Toda a gente sabe que vou à missa e comungo com regularidade. Sou baptizado. Circuncidado. Fiz a primeira comunhão, a segunda e o crisma. Casei pela igreja. Estudei num colégio de freiras. Dou dinheiro para a caridade. Ajudo a Cruz Vermelha. Não praguejo. Voto normalmente à direita. Ajudei a eleger o sr. Quinze por Cento e sou um anti-comunista primário. Sou a favor da vida, contra a interrupção voluntária da gravidez, contra a eutanásia, contra o casamento entre pessoas do mesmo sexo e contra a adopção por pessoas solteiras ou em casamentos não convencionais. Sou um leitor compulsivo mas tenho cuidado com o que compro. Vejo cinema nas salas do Centro Comercial e compro alguns CD’s na FNAC. Como peixe cozido, bitoques e frango assado. Às vezes vou ao McDonald’s. Às vezes como pasta. Gosto muito de morcela de arroz, chanfana e alheira.
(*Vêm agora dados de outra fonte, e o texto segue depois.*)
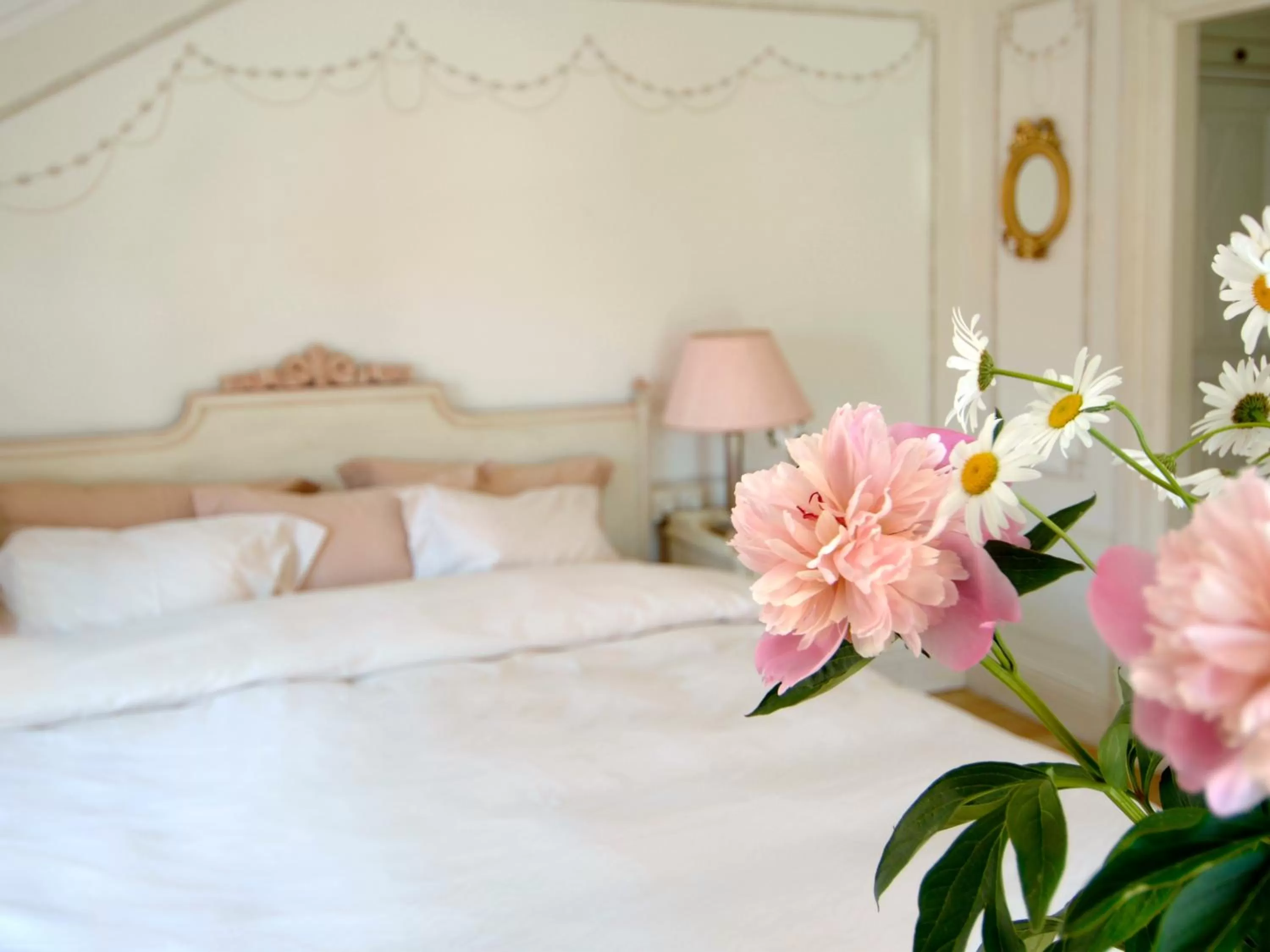 Bed in Gripsholms Värdshus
O que não sabem, nem têm de saber, é que já paguei vários abortos. De várias raparigas. Nenhuma delas a minha mulher. São acidentes de percurso. A que todos estamos sujeito, mas ninguém tem nada a ver com isso. Não foram feitos cá, pronto.
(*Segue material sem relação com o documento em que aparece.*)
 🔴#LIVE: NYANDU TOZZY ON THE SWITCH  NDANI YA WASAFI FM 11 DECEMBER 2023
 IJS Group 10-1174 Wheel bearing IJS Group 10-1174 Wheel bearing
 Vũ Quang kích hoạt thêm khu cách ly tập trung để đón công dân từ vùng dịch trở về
Frequentei, com alguma assiduidade, o Maybe e o Raínho. Mas só porque eram os únicos bares abertos àquelas horas. Tive umas experiências homossexuais, mas acabei com isso porque estava a tomar uma dimensão que já não podia controlar. Atropelei uma velhota que acho que morreu. Mas ninguém viu. Às vezes também roubo no supermercado, mas é mais pela sensação, pela vertigem que me atinge. Fumo erva. Comecei no colégio a fumar. Nos intervalos. Quando tenho dinheiro dou na coca que me anima, no cavalo que me deprime, no mdma que me faz dançar all night long e nos cogumelos que me ilustram a existência. Compro alguns livros mais obscuros na Amazon. Vejo pornografia na internet e já me arrisquei na deep web. Já vi snuff movies e outras coisas que não posso dizer porque acho que pode ser considerado crime.
Acho que vou divorciar-me. Não porque queira, é claro.
Mas esta é a minha vida privada e ninguém tem nada a ver com ela. É a minha. E se não fosse assim, como conseguiria sobreviver à terra cinzenta que é Leiria?